Short Term Loans: A Key Current Liability

Short-term loans are a common type of current liability found on a business’s balance sheet. These financial tools provide fast access to capital for covering immediate operational needs but must be repaid within a year. While they can be highly beneficial for cash flow management and emergency expenses, short-term loans require careful oversight and planning.

It can be difficult for a start-up business to have access to capital to get started. For example, Jim wanted to open an ice cream shop that only sold butter pecan and rum raisin ice cream. Not chocolate or strawberry. No cookie dough or cookies and cream. Just butter pecan and rum raisin. Jim’s grandmother loved the idea and loaned Jim the money to start his niche ice cream shop, on the terms that Jim would pay back the money with interest within the next 12 months. This is considered a short-term loan

What Are Short-Term Loans?

 

A short-term loan is a financing arrangement where a business borrows money and agrees to repay it, along with interest, in a short period; typically within 12 months. These loans are often used to:

  • Cover seasonal or temporary cash shortages

  • Purchase inventory or supplies

  • Handle unexpected expenses

  • Fund small-scale projects.

Benefits of Short-Term Loans

 

  1. Quick Access to Capital

    • Grandma had the money in her purse to go to the casino. She might as well help out Jim instead.

  2. Flexibility

    • Grandma isn’t gonna sweat Jim over a few late payments. She loves Jim.

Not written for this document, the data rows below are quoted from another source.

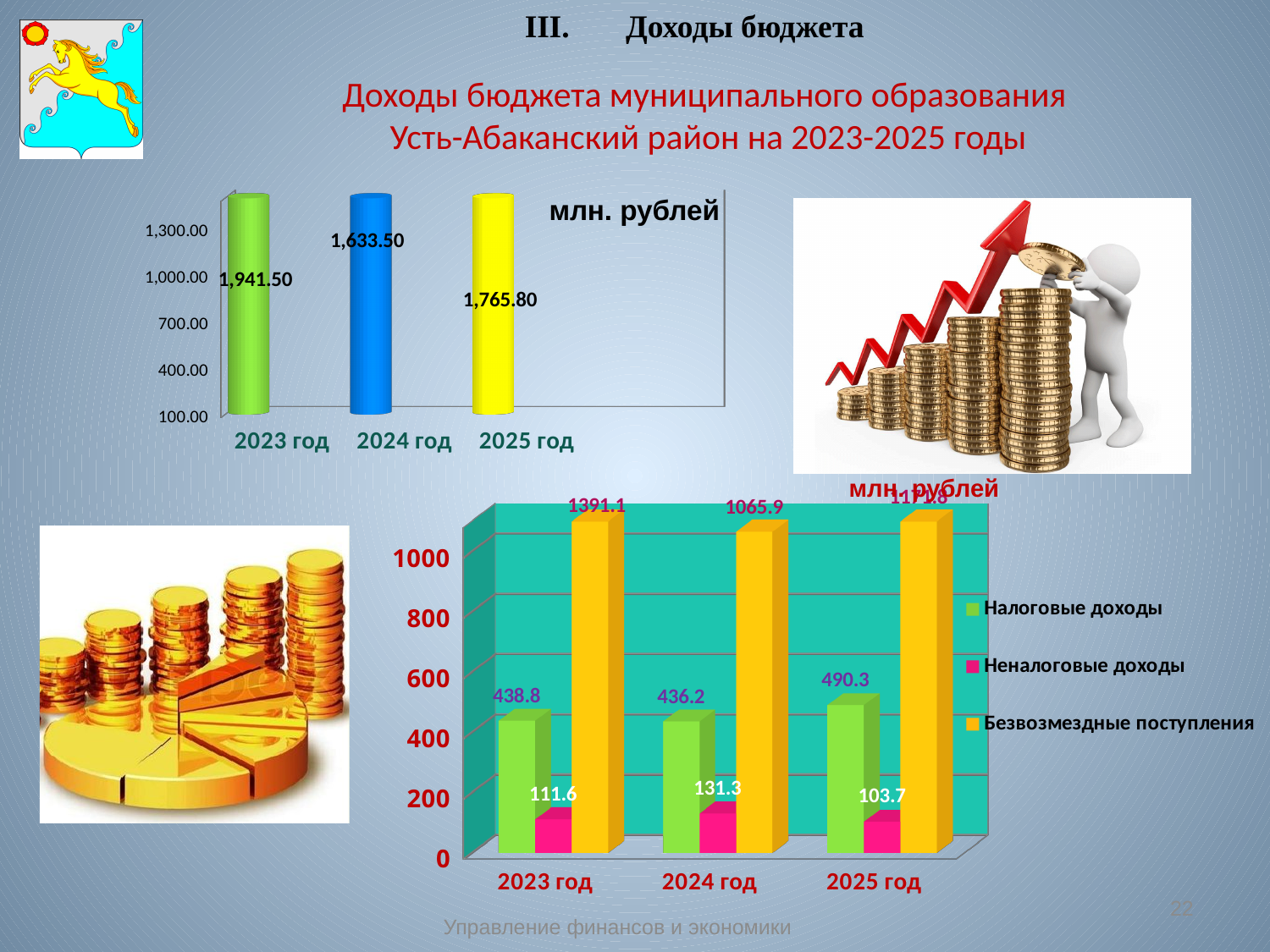
In the top chart, what is the difference between the values for 2023 год and 2025 год? 175.70 In the top chart, what is the value for 2023 год? 1,941.50 In the top chart, what is the value for 2024 год? 1,633.50 In the bottom chart, which year has the lowest value of Неналоговые доходы? 2025 год In the bottom chart, what is the value of Безвозмездные поступления for 2023 год? 1391.1 What kind of chart is the top chart? bar chart In the bottom chart, how many series does the legend list? 3 In the top chart, which year has the lowest value? 2024 год In the bottom chart, what is the value of Налоговые доходы for 2025 год? 490.3 In the bottom chart, is the value of Безвозмездные поступления for 2025 год greater or less than 1000? greater In the bottom chart, what is the value of Неналоговые доходы for 2024 год? 131.3 In the top chart, how many years are shown? 3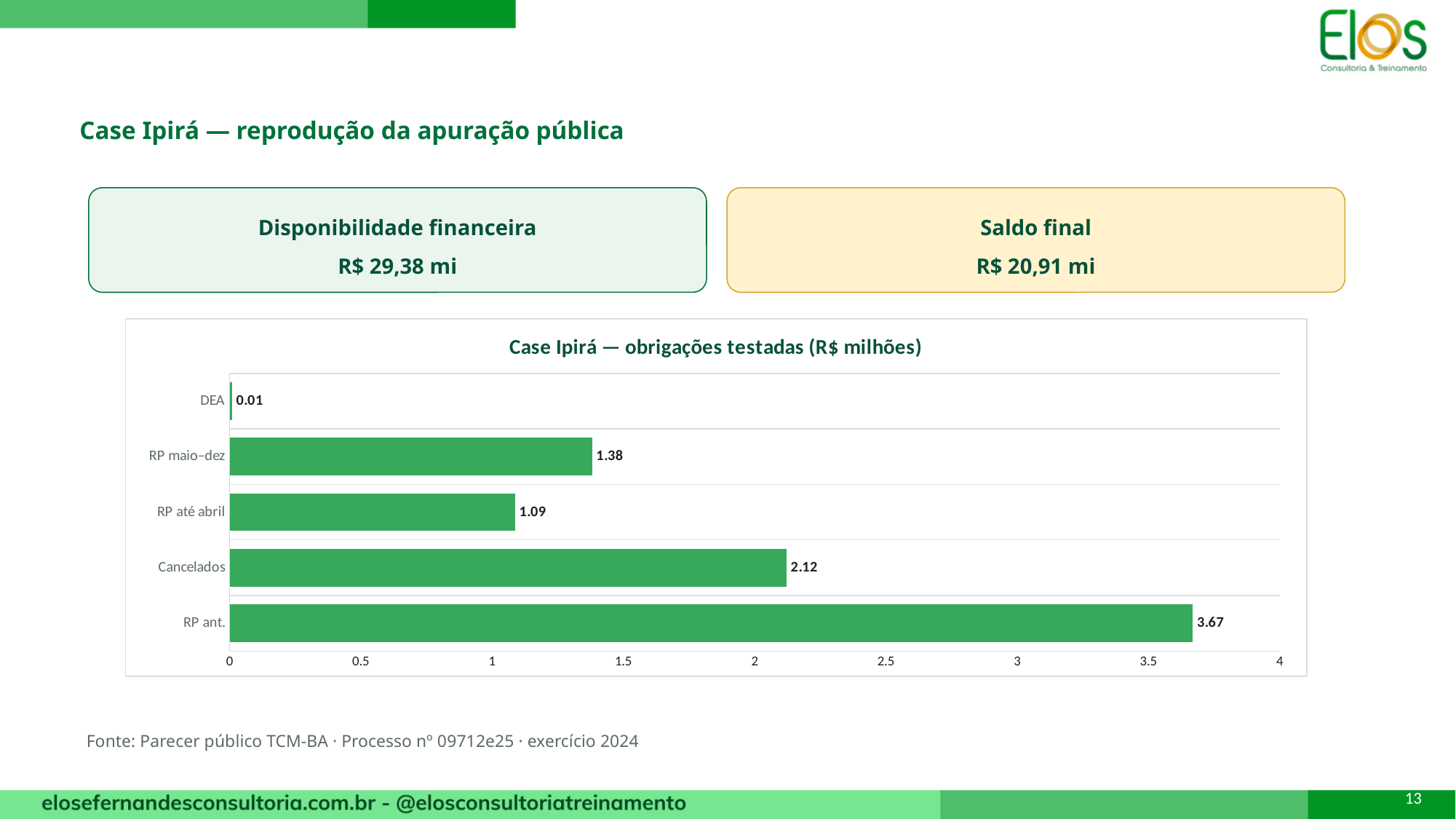
What is the title of the chart? Case Ipirá — obrigações testadas (R$ milhões) What is the value for RP maio–dez? 1.38 What is the difference between the values for RP ant. and Cancelados? 1.55 How many categories are shown in the chart? 5 Is the value for Cancelados greater or less than 2? greater What is the value for RP ant.? 3.67 Which category has the highest value? RP ant. What is the value for Cancelados? 2.12 What is the value for DEA? 0.01 Which category has the lowest value? DEA Which is larger, the value for RP maio–dez or RP até abril? RP maio–dez What kind of chart is shown on the slide? bar chart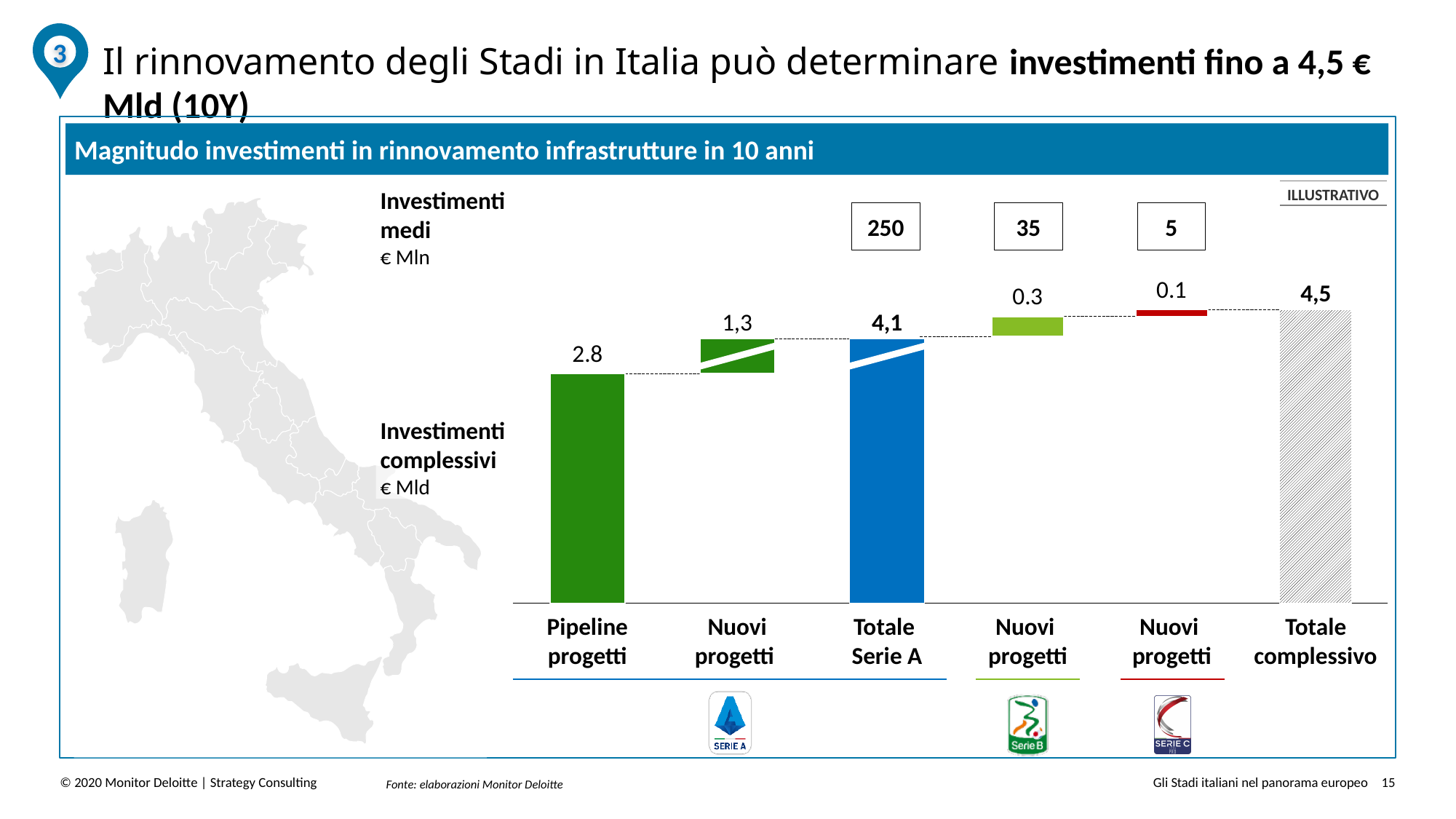
What is the value of the 'Nuovi progetti' bar for Serie C (the red bar, fifth from the left)? 0.1 What is the value shown for 'Totale Serie A' in the chart? 4,1 How many categories are shown along the x axis of the chart? 6 What is the title of the chart? Magnitudo investimenti in rinnovamento infrastrutture in 10 anni What is the difference between 'Totale complessivo' and 'Totale Serie A'? 0,4 What is the value of the 'Nuovi progetti' bar for Serie B (the green bar, fourth from the left)? 0.3 Which category has the lowest value in the chart? Nuovi progetti (Serie C) What is the 'Investimenti medi' (€ Mln) figure shown above the Serie C column? 5 What is the value of the 'Totale complessivo' bar in the chart? 4,5 Which category has the highest value in the chart? Totale complessivo What is the 'Investimenti medi' (€ Mln) figure shown above the Serie A column? 250 What is the value of the 'Pipeline progetti' bar in the chart? 2.8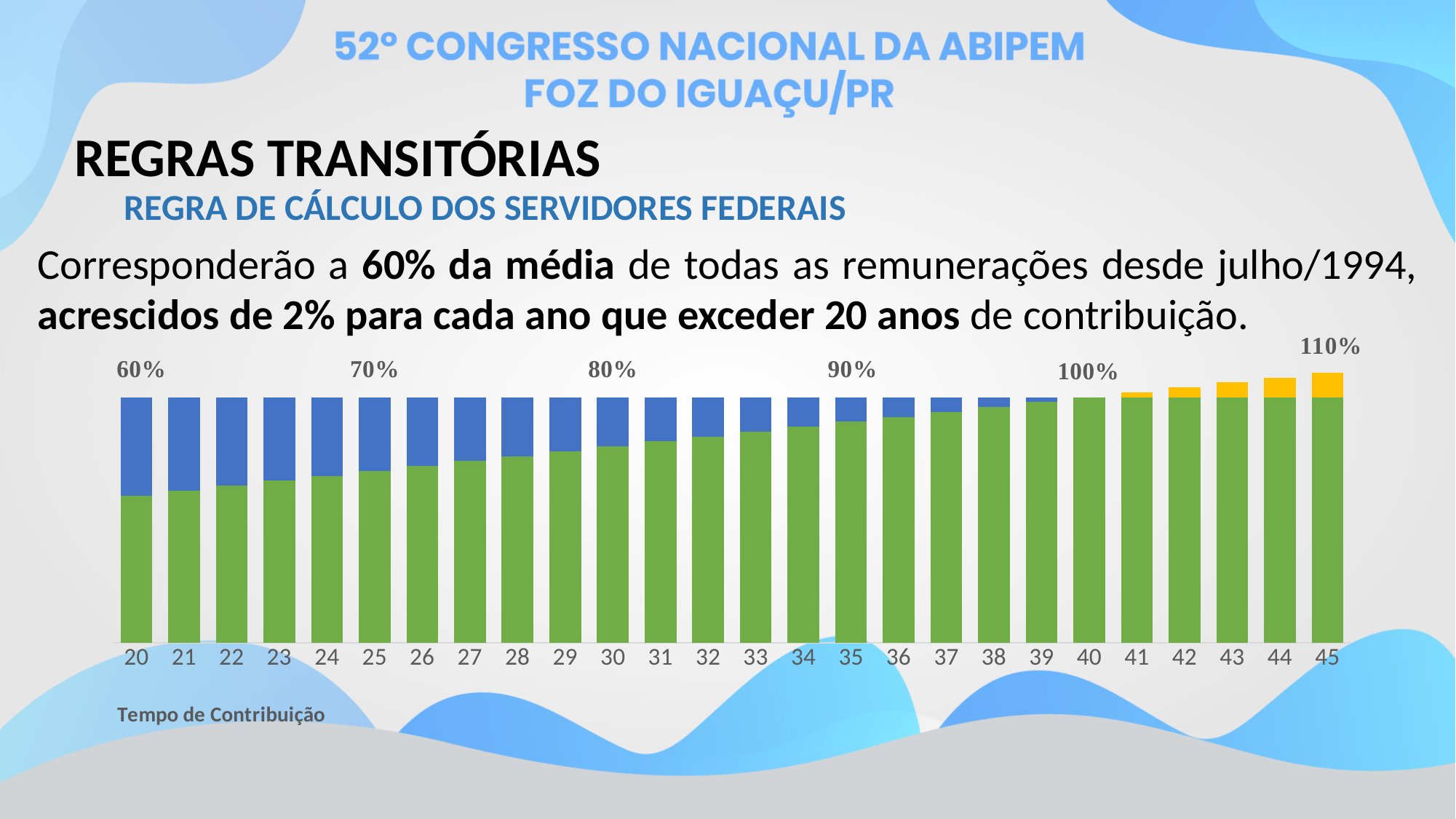
Which has a taller green bar: 25 years or 35 years of contribution? 35 What percentage is labelled above the bar for 40 years of contribution? 100% What is the difference between the labelled percentage at 45 years and at 20 years of contribution? 50% What percentage is labelled above the bar for 20 years of contribution? 60% Which contribution time has the shortest green bar? 20 Do the green bars rise or fall as the contribution time increases from 20 to 45 years? rise How many contribution-time categories are shown on the x axis of the chart? 26 What kind of chart is shown on the slide? bar chart What percentage is labelled above the bar for 30 years of contribution? 80% What percentage is labelled above the bar for 45 years of contribution? 110% What is the label of the x axis of the chart? Tempo de Contribuição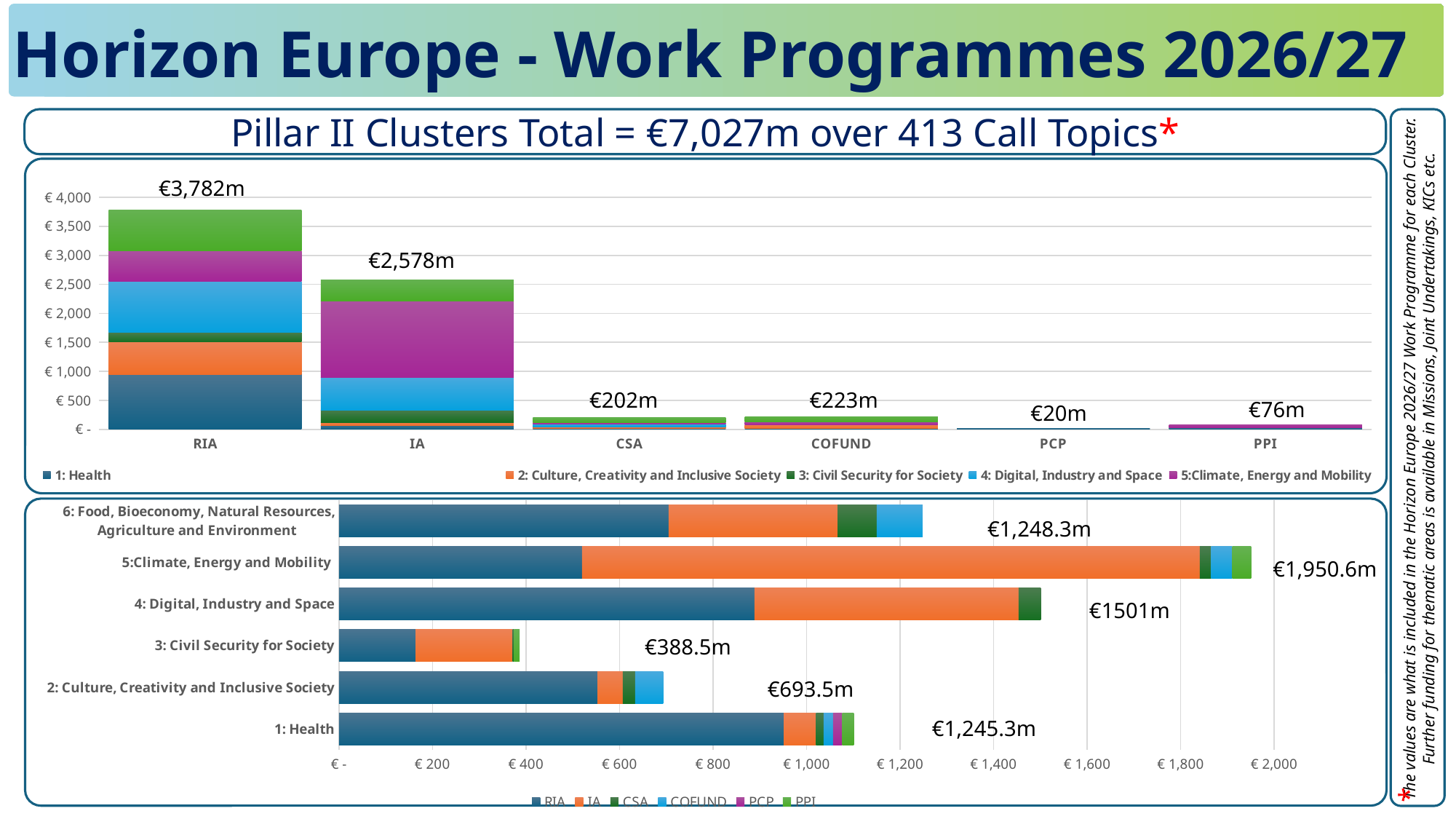
In the bottom chart, which cluster has the lowest total? 3: Civil Security for Society How many instrument types are shown on the x axis of the top chart? 6 How many series does the legend of the bottom chart list? 6 In the top chart, which is larger, the total for COFUND or the total for CSA? COFUND In the top chart, what is the difference between the RIA total and the IA total? €1,204m In the bottom chart, what is the total value labelled for 5: Climate, Energy and Mobility? €1,950.6m In the bottom chart, which cluster has the highest total? 5: Climate, Energy and Mobility In the top chart, what is the total value labelled for RIA? €3,782m In the bottom chart, what is the difference between the total for 5: Climate, Energy and Mobility and the total for 4: Digital, Industry and Space? €449.6m In the top chart, which instrument type has the highest total? RIA What kind of chart is the top chart? Stacked bar chart In the top chart, which instrument type has the lowest total? PCP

  3. No Long-Term Commitment

    • Jim will pay the loan back in less than 12 months. Grandma knows he’s good for it.

Risks and Considerations

Not everyone loves Jim like his Grandma. Borrowing money from a lender or institution carries inherent risk.

  1. Higher Interest Rates

    • Due to the shorter repayment period, these loans often carry higher interest rates than long-term loans.

  2. Frequent Payments

    • Some short-term loans require weekly or even daily repayments, which can strain cash flow.

  3. Debt Cycle Risk

    • Relying on repeated short-term borrowing can lead to a cycle of debt that’s hard to break.

  4. Collateral Requirements

    • Some lenders require collateral or personal guarantees, increasing the risk for business owners.

Short-Term Loans are a Current Liability

Emphasis should be placed on “current.” To avoid the risks that are inherent with a short-term loan, detailed tracking should be utilized to ensure that funds are available to prevent a short-term loan from becoming a long-term liability.